> **TEXTO APRESENTADO**
>>>

Tanto o Memorial do Ministério Público quanto o Solar dos Câmara integram o Projeto Caminhos da Matriz, iniciado há quatro anos, pelos poderes Executivo, Legislativo, Judiciário e Ministério Público. Duas vezes ao mês, sempre aos sábados à tarde, os interessados podem conhecer a história dos prédios públicos, que se encontram no entorno da Praça da Matriz, nascida junto com a cidade de Porto Alegre. São dois os roteiros, oferecidos de forma alternada. Do roteiro 1 constam o Memorial do MP, também chamado de Palácio do MP, o Palácio do Tribunal de Justiça e o Museu Júlio de Castilhos. Do roteiro 2, Palácio Piratini, Solar dos Câmara e Arquivo Público. O historiador Álvaro Bischoff, coordenador substituto do Memorial do MP, afirma que, mensalmente, em média, participam dos Caminhos, 80 pessoas. Até agora, ele calcula que, em média, já tenham participado 4 mil pessoas.

Construído para ser sede da Assembleia, o Forte Apache foi Palácio Provisório por 21 anos l Foto: fotosantigas.prati.com.br

Deputados não gostaram

Na época, os deputados provinciais não aceitaram o prédio como sede da Assembleia Provincial. Decidiram reformar o que ocupavam na Rua Duque de Caxias, hoje Memorial da Assembleia Legislativa. Mandado construir pelo vice-presidente da Província, comendador Patrício Corrêa da Câmara, quando no exercício da presidência, o edifício mudou, então, seu uso, sendo ocupado pela Diretoria Geral de Negócios da Fazenda, após a sua conclusão em 1871. A arquiteta Ediolanda Liedke, autora do projeto de restauro do prédio, diz que o seu valor, além de arquitetônico, é histórico, pois ali esteve instalado o Governo do Estado por 21 anos, enquanto era construído o Palácio Piratini. Três governantes despacharam no então Palácio Provisório: Júlio de Castilhos, Carlos Barbosa Gonçalves e Antônio Augusto Borges de Medeiros.

<<<

> **MATERIAL**
>>>

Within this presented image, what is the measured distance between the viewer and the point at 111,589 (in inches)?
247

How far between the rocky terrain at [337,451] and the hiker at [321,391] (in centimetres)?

<<<

> **INSTRUÇÕES DO EXERCÍCIO**
**A.** Segundo o texto sobre os prédios históricos da Praça da Matriz, em que ano foi concluído o edifício que passou a ser ocupado pela Diretoria Geral de Negócios da Fazenda?
**B.** Prossiga o texto sobre os prédios históricos da Praça da Matriz a partir da última frase apresentada.
A listagem não tem nenhum papel nesta atividade.

> **RESPOSTAS EM SEQUÊNCIA**
**A.** Em 1871.

**B.**
Prédio do Memorial do MP foi concluído em 1871 l Foto: Memorial do Ministério Público

Ao longo dos anos, a construção passou por reformas e foi sede de vários órgãos públicos. Ali funcionaram os Telégrafos, a Diretoria de Obras Públicas, a Secretaria de Obras, a Diretoria de Higiene e Saúde e órgãos da Secretaria do Interior e Justiça. Mais tarde, já nos anos 1960, o edifício passou para a alçada do Tribunal de Justiça, funcionando ali as Varas de Família, a Escola Superior da Magistratura e o Centro de Funcionários dos Tribunais de Justiça e de Alçada. Em 1998, o Forte Apache volta para o Executivo, que o transfere para o Ministério Público, responsável pelo restauro iniciado em 2000 e finalizado em 2002.

Ediolanda lembra que no torreão mantido na restauração funcionou o primeiro Observatório Meteorológico do Estado, instalado em 1892, pelo então diretor das Obras Públicas, Terras e Colonização, Affonso Hebert. Em 1894 é construída a ala sul e, em 1899, o prédio ganha um novo torreão e um terceiro pavimento entre os torreões. Em 1906, surgem as cochoeiras e um local para a guarda presidencial. Segundo a arquiteta, para o projeto de restauro foi pesquisada a organização espacial do edifício, sendo identificadas suas paredes originais. “O que não era original foi removido. Ficaram os espaços existentes na obra iniciada em 1857”. Mas, não houve retorno à forma original de dois andares e dois torreões. Ediolanda lembra que quando foram iniciadas as obras de restauro o prédio estava em estado de “ruína avançada”.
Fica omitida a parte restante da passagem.